### DIRECTIONS FOR THIS TASK
Can you reproduce the part of the records that opens with the line containing "Looking at the" and closes at the end of the records, word for word and with the original line breaks?
----- INPUT -----
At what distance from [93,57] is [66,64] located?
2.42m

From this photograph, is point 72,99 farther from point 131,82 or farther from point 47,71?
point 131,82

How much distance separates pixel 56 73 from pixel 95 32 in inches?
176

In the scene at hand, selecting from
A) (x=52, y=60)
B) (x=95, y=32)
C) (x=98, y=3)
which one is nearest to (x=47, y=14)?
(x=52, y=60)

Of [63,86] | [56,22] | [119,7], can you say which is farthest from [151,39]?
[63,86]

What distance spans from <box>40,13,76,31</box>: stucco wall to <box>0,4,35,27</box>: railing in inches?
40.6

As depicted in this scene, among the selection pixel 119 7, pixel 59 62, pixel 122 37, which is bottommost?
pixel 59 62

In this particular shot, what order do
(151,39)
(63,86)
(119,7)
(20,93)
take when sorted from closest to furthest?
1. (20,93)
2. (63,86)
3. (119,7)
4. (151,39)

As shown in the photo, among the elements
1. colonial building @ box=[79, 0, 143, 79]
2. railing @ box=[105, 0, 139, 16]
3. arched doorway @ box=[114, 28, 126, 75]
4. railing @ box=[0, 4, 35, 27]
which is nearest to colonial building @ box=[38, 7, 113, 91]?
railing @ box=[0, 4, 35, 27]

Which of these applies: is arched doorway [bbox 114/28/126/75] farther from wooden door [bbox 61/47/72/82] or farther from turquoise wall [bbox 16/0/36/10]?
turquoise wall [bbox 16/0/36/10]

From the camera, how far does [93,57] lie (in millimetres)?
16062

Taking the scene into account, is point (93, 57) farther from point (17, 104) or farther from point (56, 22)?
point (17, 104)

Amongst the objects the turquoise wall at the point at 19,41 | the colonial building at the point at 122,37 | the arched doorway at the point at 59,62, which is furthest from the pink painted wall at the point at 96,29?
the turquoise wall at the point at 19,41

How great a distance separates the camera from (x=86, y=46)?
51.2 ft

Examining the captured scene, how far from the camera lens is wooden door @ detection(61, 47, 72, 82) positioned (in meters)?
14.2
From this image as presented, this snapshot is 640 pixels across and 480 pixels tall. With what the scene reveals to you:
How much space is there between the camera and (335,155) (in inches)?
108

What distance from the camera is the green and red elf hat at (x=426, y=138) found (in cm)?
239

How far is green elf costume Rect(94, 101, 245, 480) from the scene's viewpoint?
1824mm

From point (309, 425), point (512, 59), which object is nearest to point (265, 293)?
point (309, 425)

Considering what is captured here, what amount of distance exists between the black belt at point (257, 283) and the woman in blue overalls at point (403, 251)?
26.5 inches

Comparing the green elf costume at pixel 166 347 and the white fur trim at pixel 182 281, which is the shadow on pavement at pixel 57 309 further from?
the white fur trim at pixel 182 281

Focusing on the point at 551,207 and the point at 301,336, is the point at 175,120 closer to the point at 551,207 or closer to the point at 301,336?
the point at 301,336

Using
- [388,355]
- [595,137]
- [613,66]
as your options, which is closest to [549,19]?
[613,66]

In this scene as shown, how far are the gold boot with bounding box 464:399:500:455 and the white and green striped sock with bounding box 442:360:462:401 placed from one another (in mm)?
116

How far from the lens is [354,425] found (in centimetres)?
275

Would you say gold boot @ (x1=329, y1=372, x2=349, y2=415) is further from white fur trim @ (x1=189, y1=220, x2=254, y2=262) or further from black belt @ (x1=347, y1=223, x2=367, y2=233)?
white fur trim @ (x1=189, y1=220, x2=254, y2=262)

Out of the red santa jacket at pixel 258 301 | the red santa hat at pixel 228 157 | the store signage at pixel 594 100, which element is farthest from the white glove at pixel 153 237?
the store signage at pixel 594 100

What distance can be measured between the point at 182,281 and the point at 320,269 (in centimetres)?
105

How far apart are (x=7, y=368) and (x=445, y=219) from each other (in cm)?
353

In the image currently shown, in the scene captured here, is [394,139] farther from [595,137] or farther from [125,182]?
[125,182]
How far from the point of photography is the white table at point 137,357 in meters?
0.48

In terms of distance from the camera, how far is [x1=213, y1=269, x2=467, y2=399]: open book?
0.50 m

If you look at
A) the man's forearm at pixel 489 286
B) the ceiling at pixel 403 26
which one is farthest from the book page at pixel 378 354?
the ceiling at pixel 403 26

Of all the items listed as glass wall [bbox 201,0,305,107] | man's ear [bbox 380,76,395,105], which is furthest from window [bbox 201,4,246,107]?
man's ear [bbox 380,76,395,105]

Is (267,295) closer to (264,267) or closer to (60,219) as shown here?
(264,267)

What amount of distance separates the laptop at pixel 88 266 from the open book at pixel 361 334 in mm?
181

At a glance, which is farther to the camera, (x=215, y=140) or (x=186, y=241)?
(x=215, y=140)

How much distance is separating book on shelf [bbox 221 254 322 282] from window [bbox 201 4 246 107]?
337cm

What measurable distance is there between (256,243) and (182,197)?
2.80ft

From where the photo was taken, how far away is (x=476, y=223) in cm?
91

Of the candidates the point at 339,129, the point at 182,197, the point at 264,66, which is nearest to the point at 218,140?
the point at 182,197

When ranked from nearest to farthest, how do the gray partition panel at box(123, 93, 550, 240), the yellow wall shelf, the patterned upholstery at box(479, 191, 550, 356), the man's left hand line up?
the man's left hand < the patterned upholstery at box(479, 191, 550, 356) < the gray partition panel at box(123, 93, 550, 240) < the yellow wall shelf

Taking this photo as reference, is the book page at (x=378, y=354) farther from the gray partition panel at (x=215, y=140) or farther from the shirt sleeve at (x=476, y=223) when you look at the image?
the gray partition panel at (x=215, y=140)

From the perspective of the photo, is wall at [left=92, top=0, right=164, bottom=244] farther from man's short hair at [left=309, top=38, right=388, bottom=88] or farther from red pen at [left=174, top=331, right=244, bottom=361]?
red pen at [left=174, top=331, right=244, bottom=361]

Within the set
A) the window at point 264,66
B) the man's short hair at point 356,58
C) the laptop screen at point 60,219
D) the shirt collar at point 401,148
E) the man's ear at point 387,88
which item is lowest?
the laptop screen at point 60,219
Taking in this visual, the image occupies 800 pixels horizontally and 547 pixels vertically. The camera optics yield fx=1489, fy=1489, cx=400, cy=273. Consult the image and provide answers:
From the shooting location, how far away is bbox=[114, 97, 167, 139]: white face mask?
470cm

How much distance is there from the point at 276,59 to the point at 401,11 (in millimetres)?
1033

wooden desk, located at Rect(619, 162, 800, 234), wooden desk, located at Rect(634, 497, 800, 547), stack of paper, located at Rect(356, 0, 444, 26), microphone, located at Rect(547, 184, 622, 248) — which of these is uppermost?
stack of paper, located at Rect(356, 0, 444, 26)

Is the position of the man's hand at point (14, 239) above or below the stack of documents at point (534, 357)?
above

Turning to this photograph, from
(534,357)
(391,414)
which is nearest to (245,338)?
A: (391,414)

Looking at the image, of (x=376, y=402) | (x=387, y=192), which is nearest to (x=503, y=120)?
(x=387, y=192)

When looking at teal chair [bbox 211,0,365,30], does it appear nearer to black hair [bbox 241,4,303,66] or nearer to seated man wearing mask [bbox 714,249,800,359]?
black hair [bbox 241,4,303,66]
-----
### TASK OUTPUT
Looking at the image, of (x=376, y=402) | (x=387, y=192), which is nearest to (x=503, y=120)?
(x=387, y=192)

When looking at teal chair [bbox 211,0,365,30], does it appear nearer to black hair [bbox 241,4,303,66] or nearer to seated man wearing mask [bbox 714,249,800,359]?
black hair [bbox 241,4,303,66]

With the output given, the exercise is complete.